An annual gathering of senior officials next month in Beijing will be looking closely at China's legal system - its fairness and how the rule of law is applied. Some legal experts hope to clear the way for true judicial reform by reducing the dominant role that police play in the current Chinese legal system.
China's ruling Communist Party recently announced that “governing the country according to law" will be a central issue for discussion at next month's fourth plenary session of the 18th central committee. Since this is the first time a plenary session has raised such an issue, it immediately grabbed attention.
Professor Hong Daode at China University of Political Science and Law in Beijing expects that the need for judicial independence will be a focus of the meeting.
“If the courts’ judicial powers and prosecutors' authority are strengthened," he said, "it would be possible to reduce the dominance of police investigations," said Daode.
Stanley Lubman, a retired professor from the University of California, noted that judges, prosecutors and police in China are all part of the same political system.
“In one recently published authoritative book on the Chinese criminal process, one judge interviewed in China said the police, the prosecutors and the courts, 'we are one family'. [It] very succinctly illustrates the relationship among these three institutions," said Lubman.

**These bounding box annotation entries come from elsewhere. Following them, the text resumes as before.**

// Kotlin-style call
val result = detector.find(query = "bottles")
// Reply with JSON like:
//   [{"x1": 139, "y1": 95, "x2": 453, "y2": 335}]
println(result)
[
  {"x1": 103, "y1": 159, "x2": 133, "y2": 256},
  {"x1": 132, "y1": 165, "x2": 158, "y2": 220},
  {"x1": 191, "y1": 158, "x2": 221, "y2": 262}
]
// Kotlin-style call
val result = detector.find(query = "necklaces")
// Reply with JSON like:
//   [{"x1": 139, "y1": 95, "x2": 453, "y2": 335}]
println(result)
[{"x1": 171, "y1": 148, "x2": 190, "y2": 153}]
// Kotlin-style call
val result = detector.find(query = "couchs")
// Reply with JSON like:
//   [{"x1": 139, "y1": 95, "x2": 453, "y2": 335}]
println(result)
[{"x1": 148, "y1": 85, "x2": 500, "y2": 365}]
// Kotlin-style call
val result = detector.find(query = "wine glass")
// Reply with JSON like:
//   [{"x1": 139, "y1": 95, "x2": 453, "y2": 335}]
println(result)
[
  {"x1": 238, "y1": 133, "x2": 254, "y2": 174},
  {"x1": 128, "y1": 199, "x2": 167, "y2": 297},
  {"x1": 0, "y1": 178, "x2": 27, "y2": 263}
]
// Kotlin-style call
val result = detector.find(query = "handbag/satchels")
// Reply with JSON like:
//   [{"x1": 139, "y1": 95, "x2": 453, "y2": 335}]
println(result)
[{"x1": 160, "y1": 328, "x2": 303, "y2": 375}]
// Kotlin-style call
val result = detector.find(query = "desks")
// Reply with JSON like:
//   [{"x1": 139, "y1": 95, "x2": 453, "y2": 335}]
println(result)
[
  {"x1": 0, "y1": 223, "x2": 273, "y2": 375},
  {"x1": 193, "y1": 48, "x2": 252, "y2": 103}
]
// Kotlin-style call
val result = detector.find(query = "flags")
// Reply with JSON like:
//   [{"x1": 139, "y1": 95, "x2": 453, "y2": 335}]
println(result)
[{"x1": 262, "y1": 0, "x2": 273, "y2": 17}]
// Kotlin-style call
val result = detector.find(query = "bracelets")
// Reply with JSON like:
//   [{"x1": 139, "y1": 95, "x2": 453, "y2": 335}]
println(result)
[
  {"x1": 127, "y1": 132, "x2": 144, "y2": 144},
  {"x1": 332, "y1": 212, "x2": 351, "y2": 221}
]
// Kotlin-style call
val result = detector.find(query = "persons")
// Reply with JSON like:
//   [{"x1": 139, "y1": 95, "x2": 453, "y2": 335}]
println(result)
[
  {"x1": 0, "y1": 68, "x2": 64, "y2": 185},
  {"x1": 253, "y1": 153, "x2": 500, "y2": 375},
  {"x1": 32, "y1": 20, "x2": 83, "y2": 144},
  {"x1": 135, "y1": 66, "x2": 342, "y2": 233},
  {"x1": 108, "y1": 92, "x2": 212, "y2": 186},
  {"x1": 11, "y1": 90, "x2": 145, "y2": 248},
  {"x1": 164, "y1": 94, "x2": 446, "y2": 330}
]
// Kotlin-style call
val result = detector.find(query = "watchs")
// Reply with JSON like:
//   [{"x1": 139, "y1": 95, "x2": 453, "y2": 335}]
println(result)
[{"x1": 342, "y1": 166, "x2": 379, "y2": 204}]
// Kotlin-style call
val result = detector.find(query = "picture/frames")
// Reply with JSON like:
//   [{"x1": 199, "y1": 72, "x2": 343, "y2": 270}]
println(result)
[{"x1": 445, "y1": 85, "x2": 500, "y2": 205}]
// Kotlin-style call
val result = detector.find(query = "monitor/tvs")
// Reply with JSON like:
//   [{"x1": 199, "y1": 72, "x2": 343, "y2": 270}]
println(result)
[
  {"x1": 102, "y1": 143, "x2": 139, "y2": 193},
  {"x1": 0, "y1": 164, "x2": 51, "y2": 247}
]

He Weifang of Beijing University's School of Law says a common saying among legal observers is "The police cook the food, the prosecutor serves the food and the court eats the food." Whatever police investigators serve up, judges and prosecutors will have to accept.
He says the Ministry of Public Security's dominant role in the Chinese legal system is evident during criminal cases.
“Before trial, there is no way to correct what the police did - such as collecting evidence through illegal means like torture and other acts beyond the law," he said. "And police very rarely appear in court. Their extralegal powers are shown by the large number of illegal procedures in the trial process that the justice system cannot correct," said Weifang.
Human-rights activists have frequently criticized the Chinese police for exceeding their authority when dissidents "disappear," when detention without trial is used against sex workers or drug addicts, or when "black jails" are used to lock up petitioners seeking redress for grievances against state institutions.
With the Central Politics and Law Commission overseeing all law enforcement and policing in China, activists say real judicial independence is almost impossible, so unless there is an independent judiciary, any real effort to reform the judicial system will likely accomplish nothing.